Cada vez que se acerca el 27 de Mayo un inusitado movimiento se percibe en la sociedad boliviana con miras al Día de la Madre para agasajar a ese maravilloso ser creador de vida, un justo homenaje que debería darse durante todo el año aunque no siempre sucede así ¿no es verdad?

Unos más -otros menos- casi todos nos preocupamos por atender a nuestras mamás en ese día especial -algunos con un regalo, otros con una torta, una comida o una infrecuente reunión familiar- porque así hemos sido entrenados para hacerlo “ese día”, sin embargo…¿será uno solo suficiente para ellas?

¡Cuántas veces andamos tan ensimismados en nuestros quehaceres, que descuidamos el ocuparnos de nuestras mamás como seguramente ellas esperan! Y cuántas otras, demasiado cansados también, sumergidos en nuestras cotidianas faenas, ignorándolas como si no existieran, sin saber que nosotros, sus hijos queridos, desde que fuimos concebidos en su vientre estamos en su pensamiento, en su mente y corazón ¡conectados por un indestructible cordón umbilical de amor maternal por siempre!

Dadora de vida a costa de su propia vida; dispuesta al sacrificio por sus retoños; toda ternura, de pensamientos puros y diáfanas acciones; feliz en su abnegada entrega desde la concepción de sus críos; resignada en su paciencia, sin rendirse al cansancio; entregada al servicio, sin queja; alentada por su sueño de ver a sus hijos encaminados; inculcadora de valores y ejemplo de vida, así es la madre mía…

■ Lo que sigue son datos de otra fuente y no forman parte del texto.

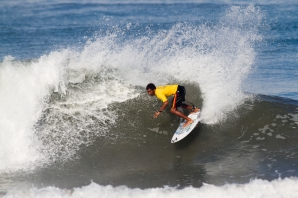 LOCAL SURF CONTEST AT PADMA-KUTA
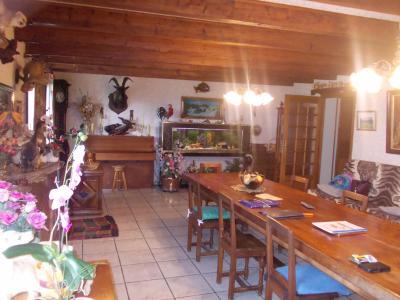 Secteur Chaussin, vends maison (ferme) de 5 pièces, 130m², annexe, sur 2500m² de terrain clos, salon/séjour 47m²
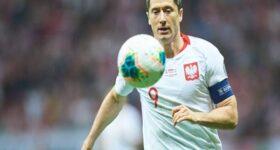 Tin bóng đá trưa 15/7: HLV trưởng Bayern lên tiếng về Lewandowski
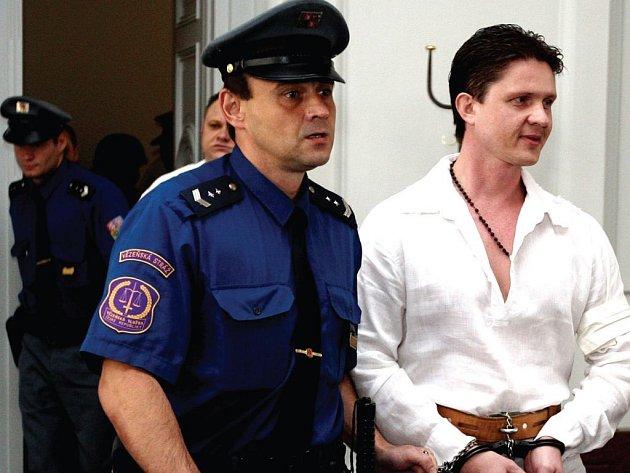 Členové zločineckého gangu zůstávají zatím i se svým údajným šéfem Milanem Zádamským (na snímku) ve vazbě.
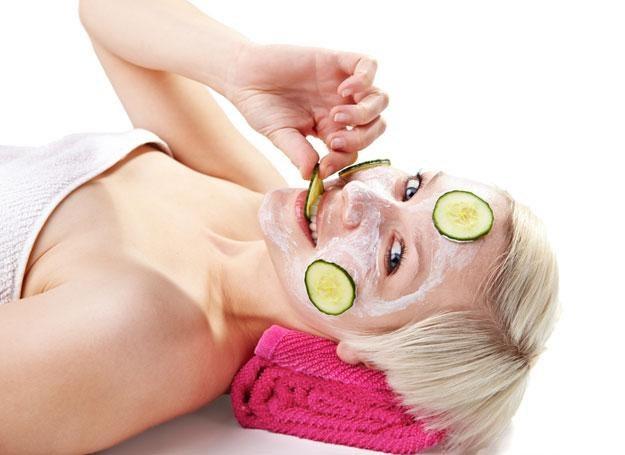 Zafunduj sobie seans z maseczką na twarzy i maską na ciele /© Panthermedia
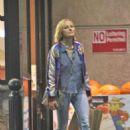 Malin Akerman – Shopping in LA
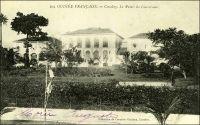 Conakry, le Palais du Gouverneur. – «  Le 23 avril  [1890], j'embarquai sur le paquebot « Taygète » de la Compagnie Fraissinet. Mes amis m'accompagnèrent à bord et plusieurs pleurèrent en me disant adieu. Conakry, chef-lieu de la nouvelle colonie formée avec les « Rivières du Sud », fut notre première escale ; le navire mouilla assez loin de la ville (une douzaine de maisons). Ce n'est déjà plus le Sénégal, la végétation est luxuriante et la température plus humide. A travers les arbres, on aperçoit une maison en construction, c'est le nouvel hôtel du Gouvernement ». Source : Correspondance d'Albert Nebout (1862-1940), rassemblée et publiée dans Nebout, Albert, Passions Africaines, Genève, Editions Eboris, 1995.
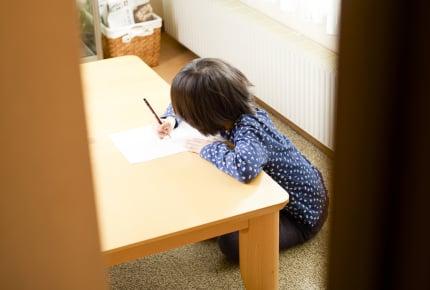 小2の子どもを留守番させたらママ友に「虐待」と言われた……。 働くママの「子どもの預け先問題」について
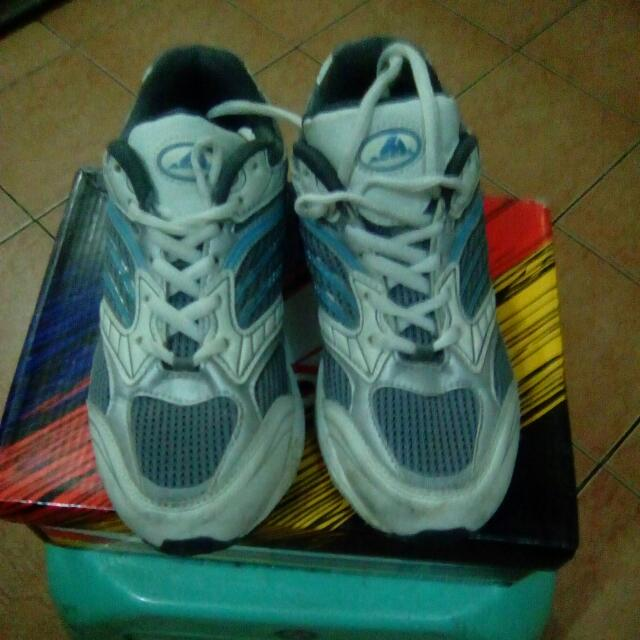 Accel Size 4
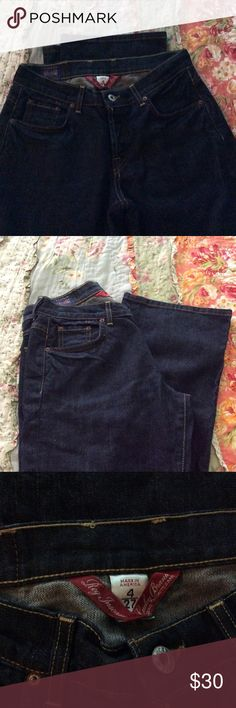 """LUCKY BRAND BLUE JEANS SIZE4/27 BEAUTIFUL LUCKY BRAND BLUE JEANS SIZE4/27...INSEAM IS 32""""...SORRY NO TRADES. H/4 Lucky Brand Jeans"""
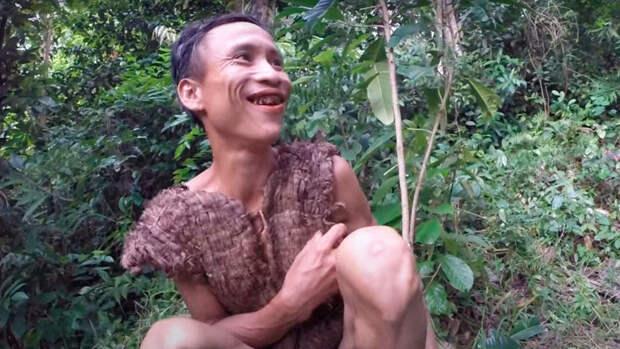 Выросший в джунглях мужчина узнал о существовании женщин в 41 год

Valorando todo esto, más de una vez me pregunté ¿cómo pagar el alto precio que entraña ser una madre? Un regalo material, resulta limitado. Un homenaje circunstancial, no pasa de ser fugaz. Solamente cuando llegué a ser padre entendí que hay algo que sí puede llenar de dicha y de gozo el corazón de nuestras madres para siempre: nuestra realización personal.

Cómo serán importantes nuestros progenitores, que hasta el mismísimo Dios se dio tiempo para ocuparse de ellos recomendándonos: “Honra a tu padre y a tu madre, que es el primer mandamiento con promesa; para que te vaya bien, y seas de larga vida sobre la tierra”. Ignorantes de aquello o -peor aún- pasando por alto tan increíble promesa divina de longevidad y de éxito en esta vida, muchas veces deshonramos a nuestras madres sin acordamos de ellas, salvo en “su” día.

Si aún estamos a tiempo, propongámonos a partir de hoy ser diferentes, antes de que nos quede solamente su recuerdo y sea demasiado tarde: Honremos a nuestras madres y que nuestra felicidad sea la de ellas…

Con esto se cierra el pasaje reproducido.